Ein unerwünschter Begleiter verlässt mich dagegen jedoch nie. Wie eine Klette hat er sich an mich geheftet und lässt mich einfach nicht los: meine extreme Verlustangst.

Einige Studien deuten darauf hin, dass Kinder alkoholkranker Eltern wie ich häufiger unter Bindungsproblemen leiden als Kinder nicht-süchtiger Eltern. Der Grund dafür liegt wie so oft in der Vergangenheit.

Mit fast 30 Jahren betrachten mich die meisten Leute als erwachsen. Doch die Wahrheit ist: manchmal bin ich nur das Kind im Körper einer Erwachsenen.

Natürlich ist das nicht wörtlich gemeint. Ich meine damit, dass mein Kindheits-Ich in bestimmten Situationen das Steuer an sich reißt. Dann reagiere ich auf eine Art und Weise, die so ganz und gar nicht erwachsen ist.

Dabei kommt mir besonders ein Szenario in den Kopf: eine (antizipierte) Trennung. Denn ich habe eine ausgesprochen starke Angst davor, verlassen zu werden. Okay, man muss nicht aus einem Sucht-Haushalt kommen, um unter einer Trennung zu leiden. Doch bei mir nimmt das Ganze absurde Ausmaße an.
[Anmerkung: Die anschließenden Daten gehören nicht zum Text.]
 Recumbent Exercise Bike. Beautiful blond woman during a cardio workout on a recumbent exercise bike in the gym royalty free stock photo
Ein paar Beispiele gefällig?

Es macht mich nervös, wenn mein Partner vor mir einschläft. Denn das fühlt sich an, als würde er mich zurücklassen.
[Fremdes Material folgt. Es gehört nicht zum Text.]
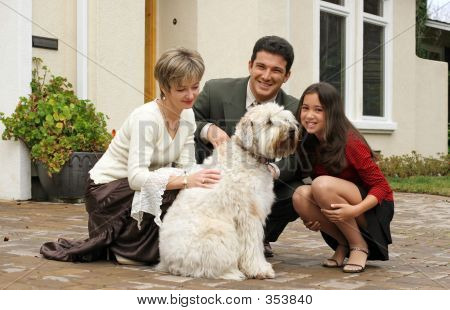 poster of happy family with a dog in front of the home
Aber wehe, ich wache nachts auf und mein Partner ist noch immer wach. Liegt er dann nicht neben mir, fühlt sich auch das, ihr könnt es euch sicher schon denken, an, als würde er mich zurücklassen.

Es ist dabei vollkommen egal, ob er einfach noch nicht müde ist oder nur schnell auf die Toilette muss. Ein mulmiges Gefühl macht sich in mir breit – garantiert.

Solch banalen Situationen kann ich zwar mittlerweile mit Humor und Selbstironie nehmen – ich bin ja immerhin schon fast 30 – doch es kann auch anders laufen.

Hat mein Partner mal schlechte Laune, kommt etwas zu spät nach Hause, oder wir geraten in einen Streit, werde ich schon ziemlich unsicher.

Geht meine Beziehung tatsächlich den Bach runter oder befindet sich zumindest in einer ernsthaften Krise, kommt keine Rationalität mehr gegen die Panik an, die sich in mir breit macht.

Es bringt mich in extremste Existenzängste. Manchmal fühlt es sich an wie sterben.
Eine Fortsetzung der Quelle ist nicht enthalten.